AlexNet consisted of a deep learning neural network and was the first entrant to break 75% accuracy in the competition. Perhaps more impressively, it halved the existing error rate on ImageNet visual recognition to 15.3%. It also established, arguably for the first time, that deep learning had substantive real-world capabilities. Among other applications, this paved the way for the visual recognition systems used across industries from agriculture to manufacturing.
This deep learning breakthrough triggered accelerated use of AI. But beyond the unquestioned genius of these and other early practitioners of deep learning, it was the confluence of several major technology trends that boosted AI. The internet, mobile phones and social media led to a data explosion, which is the fuel for AI. Computing continued its metronome-like Moore’s Law advance of doubling performance about every 18 months, enabling the processing of vast amounts of data.
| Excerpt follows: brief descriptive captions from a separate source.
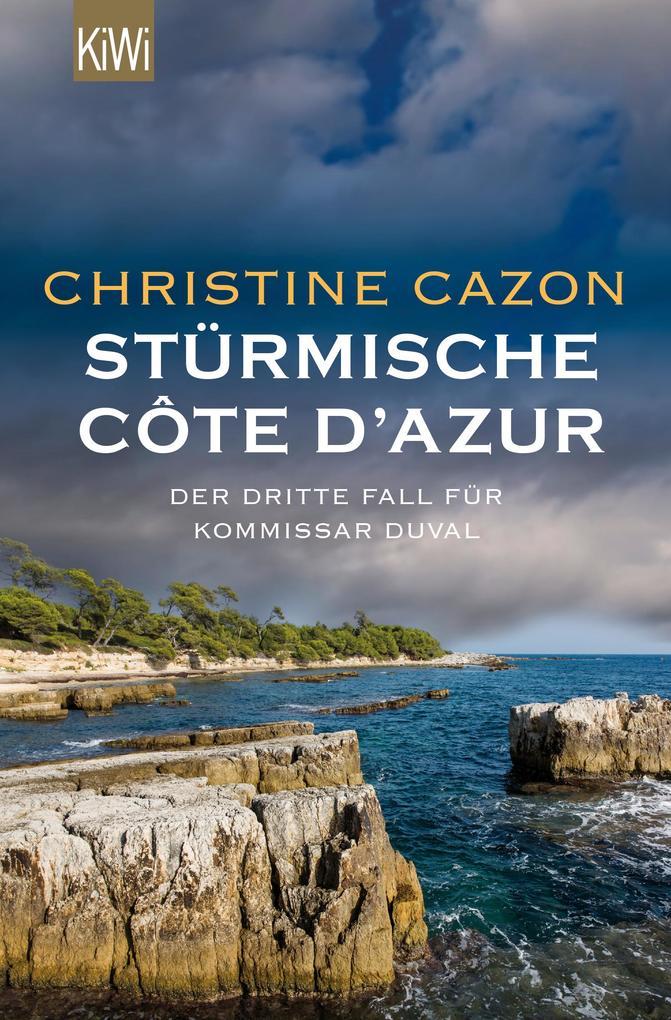 Stürmische Côte d'Azur als Taschenbuch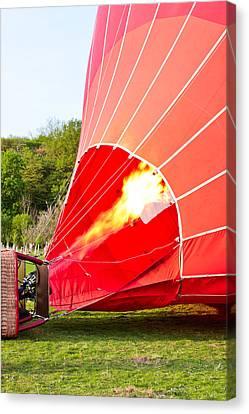 Hot Air Balloon Canvas Print by Tom Gowanlock
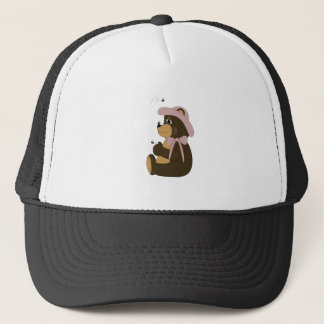 Pretty Brown Bear With Bees Trucker Hat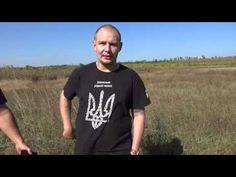 Фермер против «Правого сектора»: битва за урожай (ВИДЕО 18+) | Качество жизни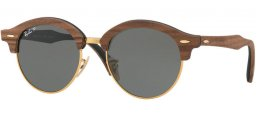 Ray-Ban® RB4246M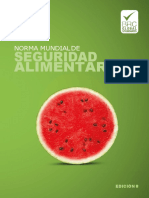 Food_Safety_Issue_8_-_Standard_(Spanish)-convertido (1).docx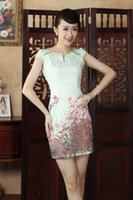 ancient nations - The wind restoring ancient ways printing qipao dress cheongsam outfit and nation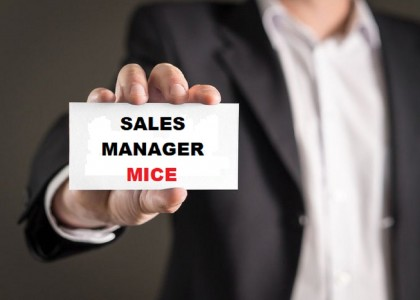 Sales Manager - MICE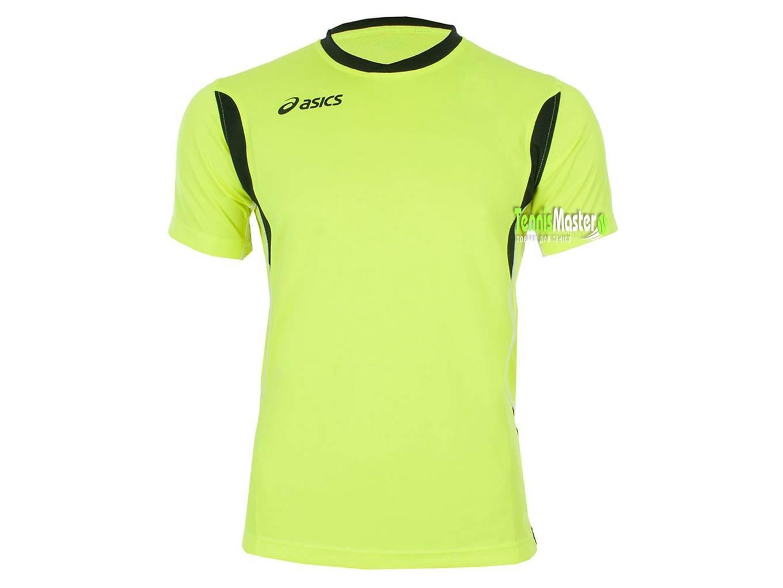Теннисная футболка детская Asics Junior Goran T-Shirt volt/black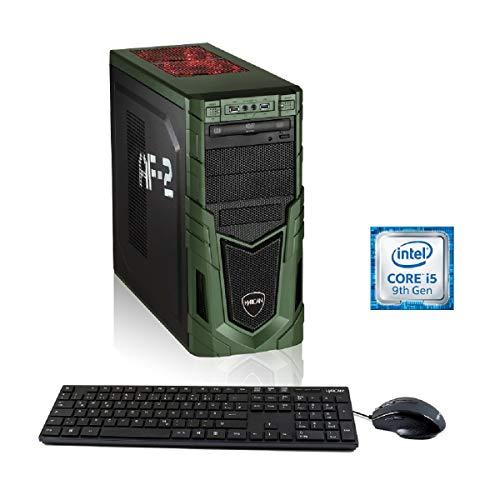 Hyrican Military Gaming 6481 i5-9400F 16GB/1TB 480GB SSD GTX 1650 SUPER Win10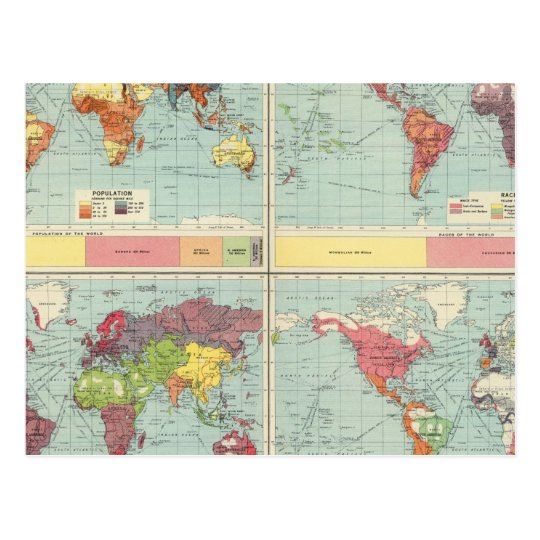 World population Map Postcard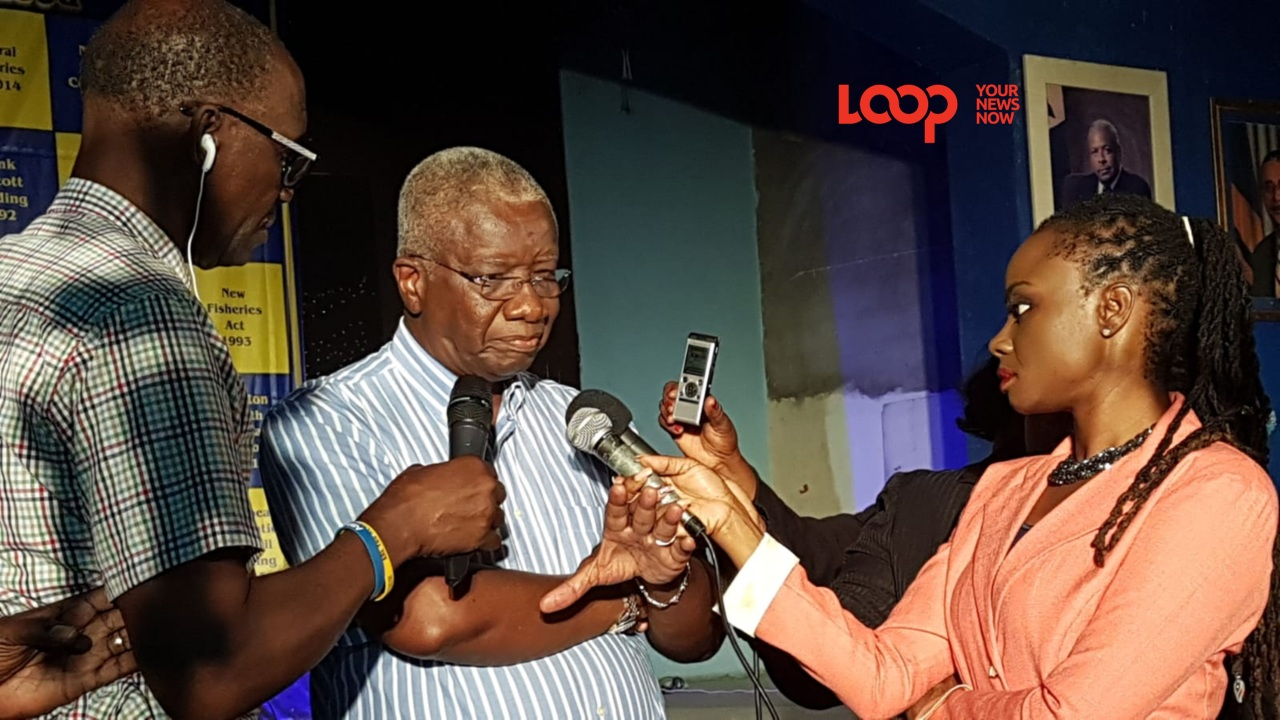 Freundel Stuart's voice cracked as he gave his first speech as Barbados' outgoing Prime Minister.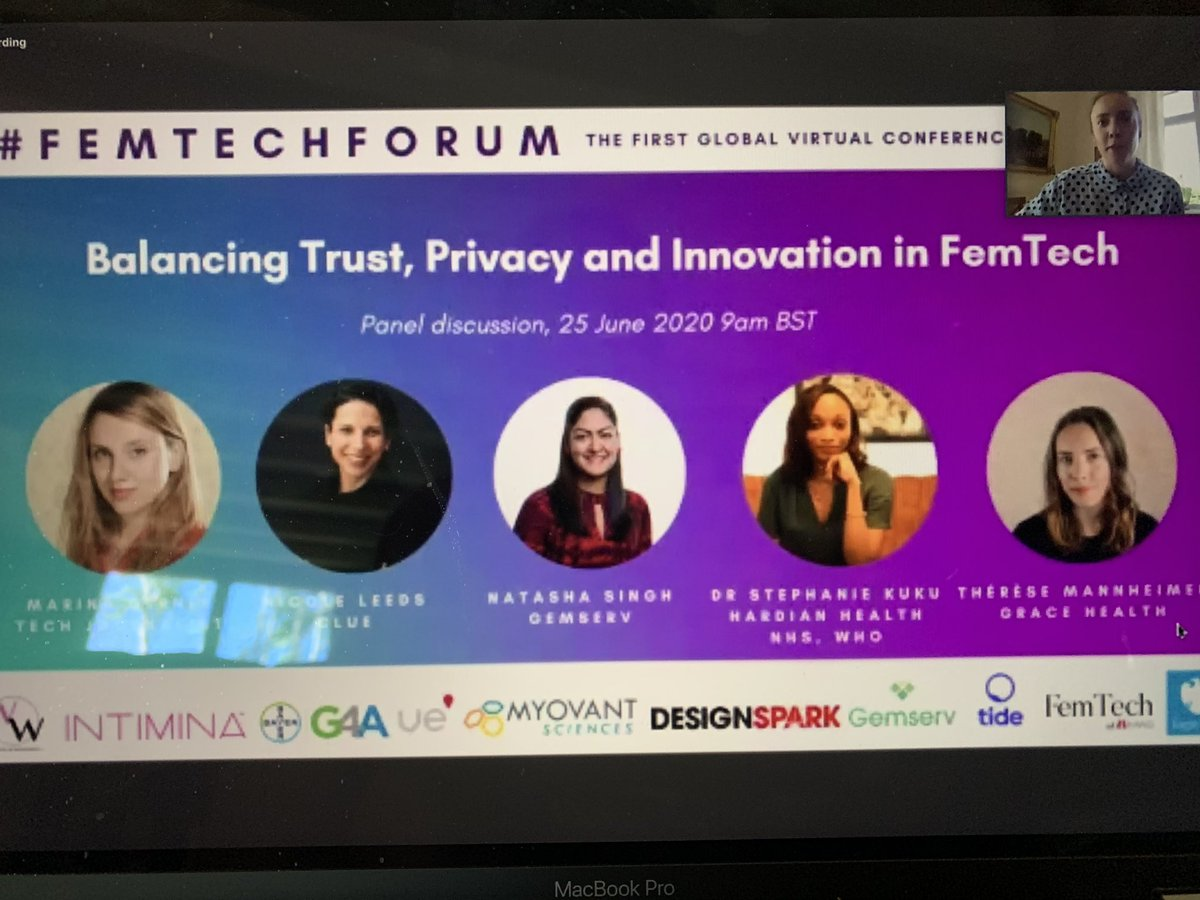 Looking forward to a day of women's health and tech 🤩⬇️ @Women_Wearables  @Intimina  @G4Ahealth  @Myovant  @GemservHealth  @femtech_  #FemTechForum2020 #FemTechForum https://t.co/vAtapkUGSV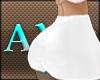 :ACP: skirt
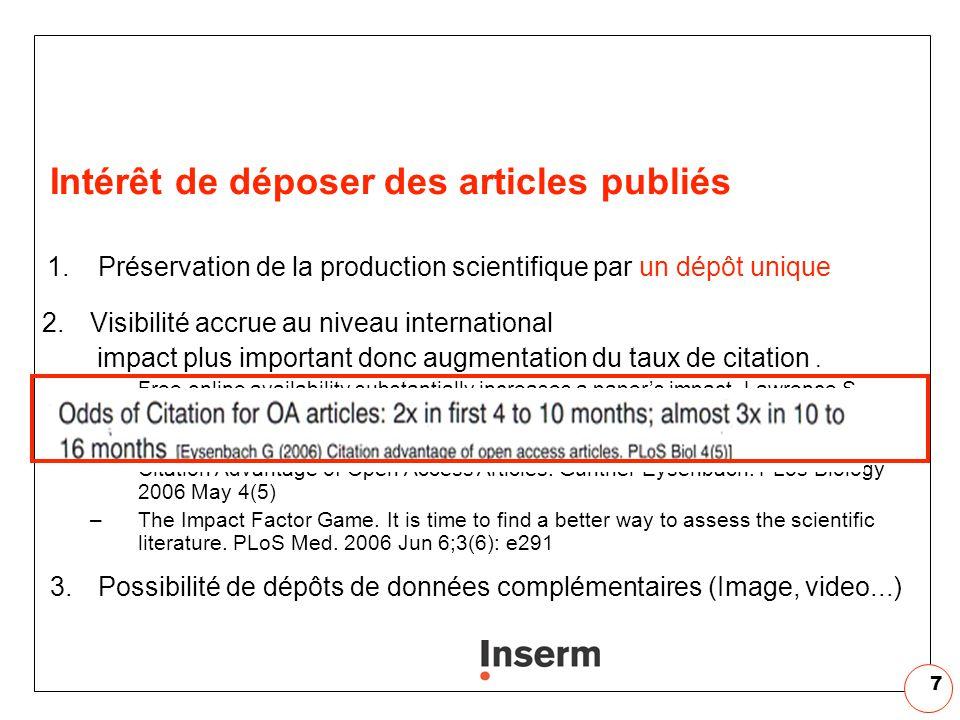 7 Intérêt de déposer des articles publiés 1.Préservation de la production scientifique par un dépôt unique 2.Visibilité accrue au niveau international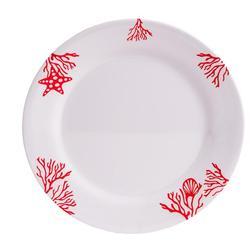 "8"" Salad - Coral"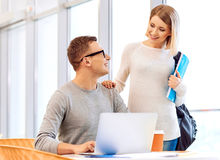 Pleasant students communicating Royalty Free Stock Images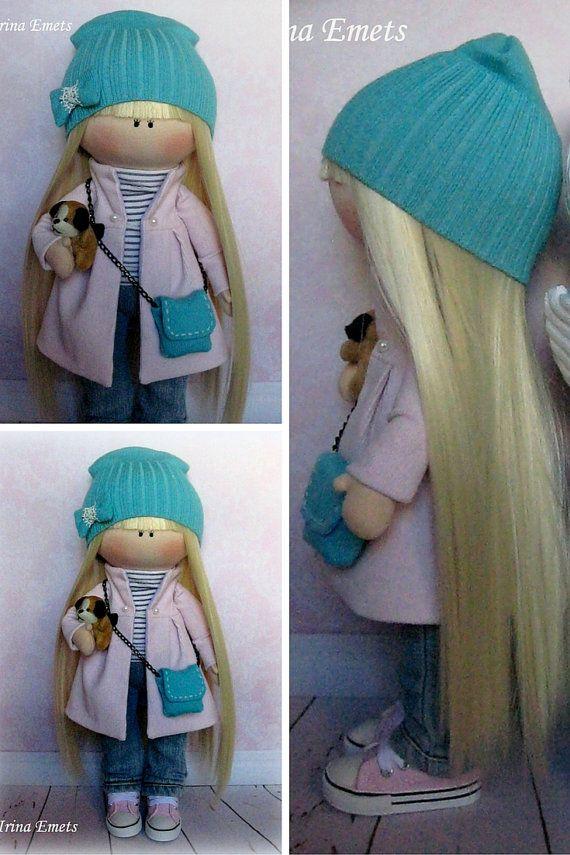 Textile doll Handmade doll Fabric doll blue by AnnKirillartPlace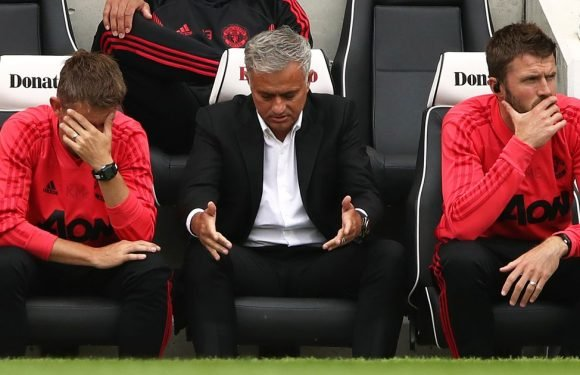 Man United civil war looming over lack of plan to make them champions again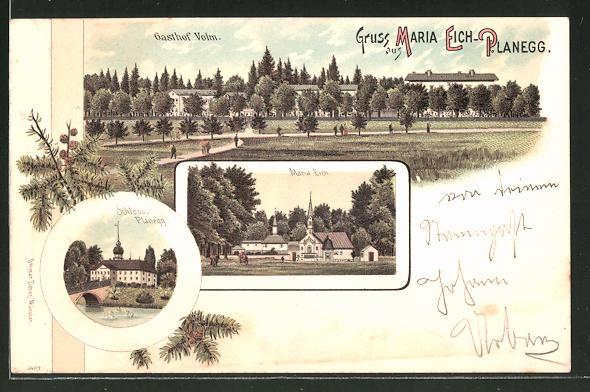 Lithographie Maria Eich-Planegg, Gasthaus Volm, Kirche Maria Eich, Schloss Planegg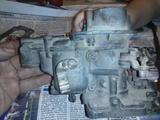Zac, Saradnik BMR-a za reparaciju i prodaju karburatora, anlasera, altenatora...  - Page 2 Th_80391_CAM02584_122_471lo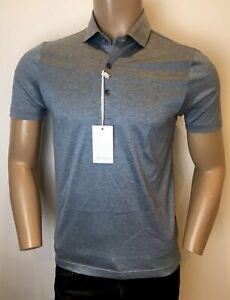 GRAN SASSO Italy Slate Blue Luxury 100% Cotton Polo Shirt RRP: £125.00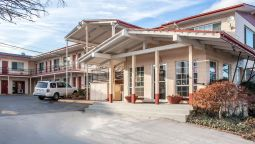 Hotel Econo Lodge Wenatchee - Wenatchee (Washington)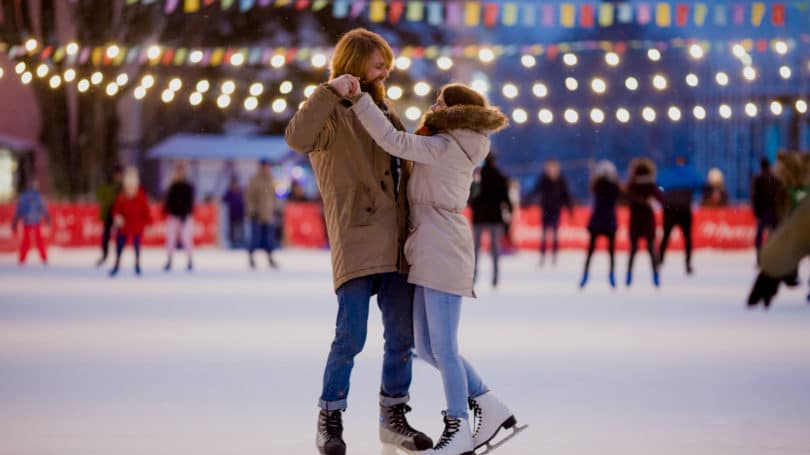 Ice Skating Couple Date Night Outdoors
The cloud provided ready access to data from anywhere and lowered the cost of large-scale computing. Software advances, largely open-source, led to a flourishing of AI code libraries available to anyone.
The AI gold rush
All of this led to an exponential increase in AI adoption and a gold rush mentality. Research from management consulting firm PwC shows global GDP could be up to 14% higher in 2030 as a result of AI, the equivalent of an additional $15.7 trillion — making it the biggest commercial opportunity in today’s economy. According to Statista, global AI startup company funding has grown exponentially from $670 million in 2011 to $36 billion in 2020. Tortoise Intelligence reported that this more than doubled to $77 billion in 2021. In the past year alone, there have been over 50 million online mentions of AI in news and social media.